__提示文__
────────────────
阿部「はい、以前とはまるっきり変わりましたね。当時は業務の9割が伝票の印刷でした。納品書、請求書、領収書、全部が手書きだったので、その台紙がなくなったら注文が来る。それを配達するというのが主な仕事でした。windows95が出て、パソコンがオフィスに普及してきた時、『あ、自分たちの仕事、無くなるな』と思ったんです。その頃は版下屋さんとか、製版屋さんという仕事がありました。そこへ行って、『自分たちの商売も変化していかないと、マズイですよ』って話してみたら、みんな『俺たちの目の黒いうちは大丈夫だ』って言うんです。僕はそこからパソコンを少しずつ勉強し始めましたけど、3年、5年と経つうちに版下屋さんと伝票印刷の仕事はどんどん減っていきました。この15年は印刷業界が激変した時代だったと思います」

  

― 日新堂さんは、そこから徐々に名刺のお仕事へ重心を移していかれるのですか?

阿部「当初うちの会社では、名刺印刷をおじいちゃんとおばあちゃんが2人でやっている下請けの会社にお願いしていていました。当時から名刺印刷というのは『早くしろ、安くしろ』と言われる仕事で、可哀相だなと思っていたんです。何とかしなくちゃと思っていたところ、そこの会社がもう会社を辞めるというので、ちょうどいい機会だから人の嫌がる仕事をやってみよう。と思い、当社で名刺の機械を買い入れました。そんな時に僕が肺に穴の開く病気になりまして。当時は僕1人で仕事していましたから、1人だと入院も出来ない。これじゃあ仕事を続けられない。と思って人を雇い、手術をし、事務所も福住の方へ移し、名刺印刷をする準備を整えました」

 

― それは何年くらい前のお話ですか?

阿部「15~16年前の話ですね」

 

― 当時は印刷業界に大きな変化が起こり、仕事も減り、会社の状況は苦しかったのではありませんか? そこで新しい事務所を構え、人を雇用して新しい事業を始められるというのは、勇気ある決断ですね

阿部「そう、会社の状況としては苦しかったですね。でもそうするしか方法が思いつかなかったんです。当時は1人で仕事をしていたので、経費は掛かりませんから、ある程度、お金も時間も自由で楽だったんです。ただ、このままだと、もし自分になにかあれば、お仕事をいただいているお客様を守れない。と、その時に気が付きました。僕が仕事を辞めてしまえば、お客様にも迷惑がかかるから、たとえ赤字になったとしても、継続させる道を進もうと思ったんです。」

 

― その道を名刺印刷に求められたのは何かきっかけがあったのですか?
────────────────
__提示データ__
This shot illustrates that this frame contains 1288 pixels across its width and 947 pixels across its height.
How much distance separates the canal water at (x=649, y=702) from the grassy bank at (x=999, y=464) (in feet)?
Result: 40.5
────────────────
__指示 1__
印刷業界のインタビューによると、当時、業務の何割が伝票の印刷でしたか。
__指示 2__
印刷業界のインタビューを、最後の質問の後から書き進めてください。
一覧はここでは使いません。

__最終回答 1__
9割です。

__最終回答 2__
阿部「色々と調べていくなかで、ある記事を読んだんです。いち早く名刺印刷に特化した印刷会社が他にもあって、その会社は犠牲を払っても変化を怖れず、名刺に特化することで大きく成功していました。それを読んで、やっぱり間違いない。名刺はなくならない。そう思って決心しました。でも名刺は儲からないんです。(受注が)ある程度の数を越さないと儲からない。それを越すまでは土日も夜中もずっと仕事をしていた頃に、たまたまお得意先のキリンビバレッジさんから依頼をいただきました」

 

― エコ名刺制作への入口ですね

阿部「キリンビバレッジさんから、自社で販売して回収したペットボトルがあるんだけれど、それをリサイクルした名刺が作れないか? という依頼でした。そういう製品はそれまで存在しなかったので、難しい依頼でした。でもお断りするのは嫌だな。と思って、インターネットで調べたら、卵の殻でシートを作っている会社が滋賀県にあったんです。試しにそこへ電話してみました。その時、電話に出てくれたのが工場長さんで、『面白いね。ちょっと試作品をつくってみようか』と言ってもらえて。試作品を何度も作ってくださいました。そうしたら、今度はそのシートに印刷できる機械も探さなくてはならない。それが、たまたま見つかったんです。これでいけるかも! と試作品をキリンさんへお持ちしたら、採用! となりました。それからは、全国のキリンさんからお仕事を頂けるようになりました」

 

― 難しい依頼を諦めずに、調べて、行動することで、独自の商品開発につながっていったんですね。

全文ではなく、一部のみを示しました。